4. The failure protection discrimination method based on waveform feature recognition according to claim 3,

the waveform identification coefficient of the forward pushing sampling point and the waveform identification coefficient of the backward pushing sampling point are respectively as follows:

k_{Ai_q}＝(i_{Ai_max}-i_A(i-m))/(m*Ts)

k_{Ai_h}＝(i_{Ai_max}-i_A(i+m))/(m*Ts)

wherein i_{Ai_max}Is the ith sampling value i with the maximum current value in the sampling points in the preset period_A(i-m)For advancing the current values of m sampling points, i_A(i+m)The current values of m sampling points are pushed back, m is the number of sampling points pushed forward or pulled back, and Ts is the sampling interval of the device.

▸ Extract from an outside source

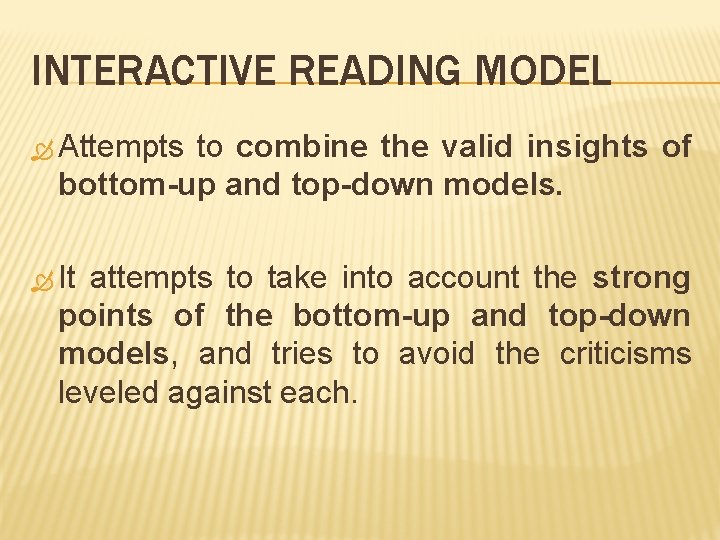 INTERACTIVE READING MODEL

Attempts to combine the valid insights of bottom-up and top-down models.

It attempts to take into account the strong points of the bottom-up and top-down models, and tries to avoid the criticisms leveled against each.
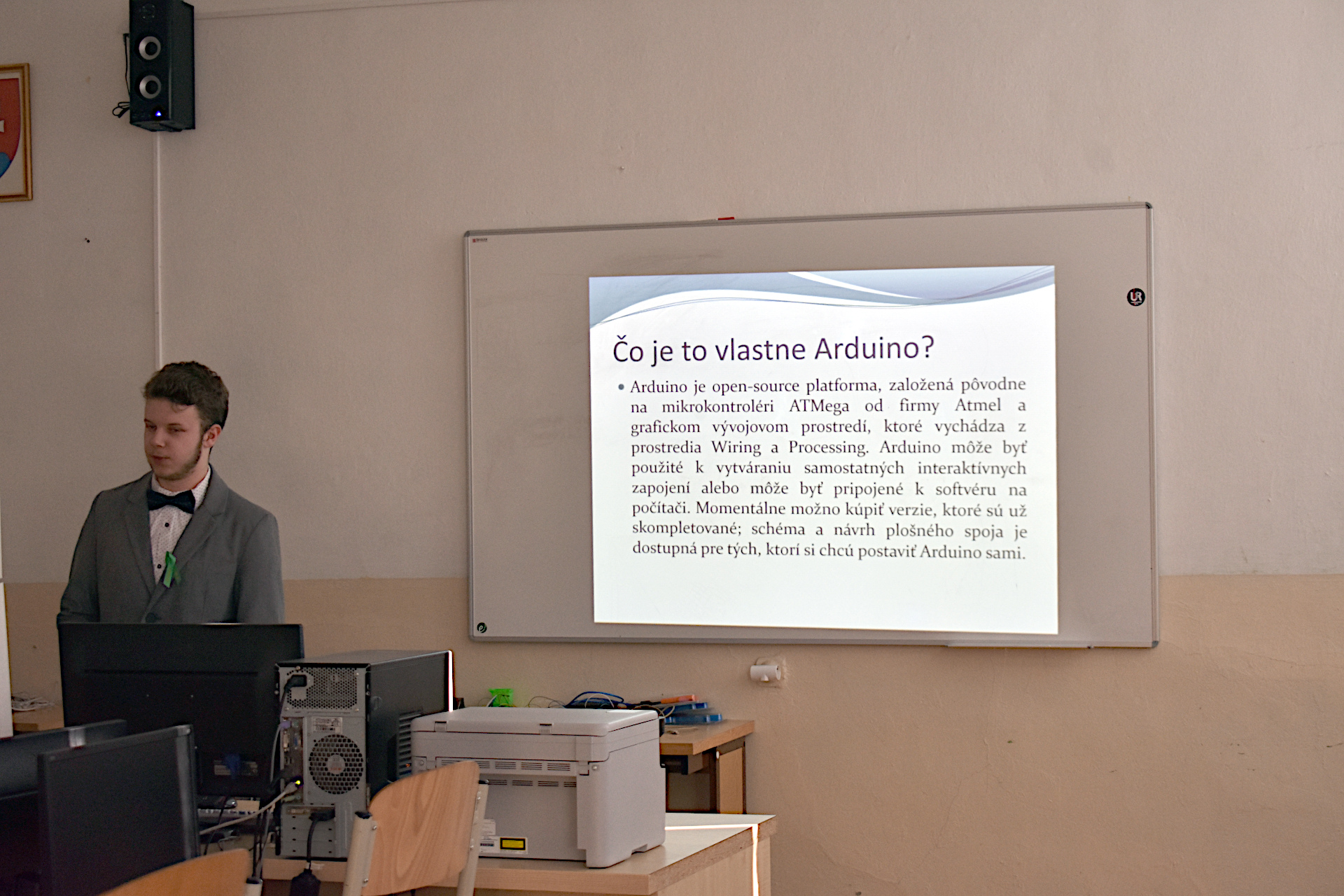 Čo je to vlastne Arduino?

• Arduino je open-source platforma, založená pôvodne na mikrokontroléri ATMega od firmy Atmel a grafickom vývojovom prostredí, ktoré vychádza z prostredia Wiring a Processing. Arduino môže byť použité k vytváraniu samostatných interaktívnych zapojení alebo môže byť pripojené k softvéru na počítači. Momentálne možno kúpiť verzie, ktoré sú už skompletované; schéma a návrh plošného spoja je dostupná pre tých, ktorí si chcú postaviť Arduino sami.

5. The failure protection discrimination method based on waveform feature recognition according to claim 1,

the failure protection current waveform criterion is as follows:

S_Ai＝k_{Ai_q}/k_{Ai_h}。

6. a failure protection discriminating device based on waveform feature recognition, comprising:

the calculation module is used for acquiring a plurality of sampling points corresponding to phase current in a preset period according to a protection jump order, acquiring the sampling point with the maximum medium current value, and inputting a corresponding failure protection current waveform criterion;

7. The apparatus for determining malfunction protection based on waveform feature recognition according to claim 6, further comprising:

8. The apparatus for determining malfunction protection based on waveform feature recognition according to claim 6, wherein the calculation module comprises:

9. The apparatus for determining malfunction protection based on waveform feature recognition according to claim 6,

k_{Ai_q}＝(i_{Ai_max}-i_A(i-m))/(m*Ts)

k_{Ai_h}＝(i_{Ai_max}-i_A(i+m))/(m*Ts)

wherein i_{Ai_max}The ith sampling value i with the maximum current value in the sampling points of the phase current of A in the preset period_A(i-m)For advancing the A-phase current value of m sampling points, i_A(i+m)The A-phase current value of m sampling points is pushed back, m is the number of sampling points pushed forward or backward, and Ts is the sampling interval of the device. Ts is the sampling interval of the device

10. The apparatus for determining malfunction protection based on waveform feature recognition according to claim 6,

the failure protection current waveform criterion is as follows:

S_Ai＝k_{Ai_q}/k_{Ai_h}。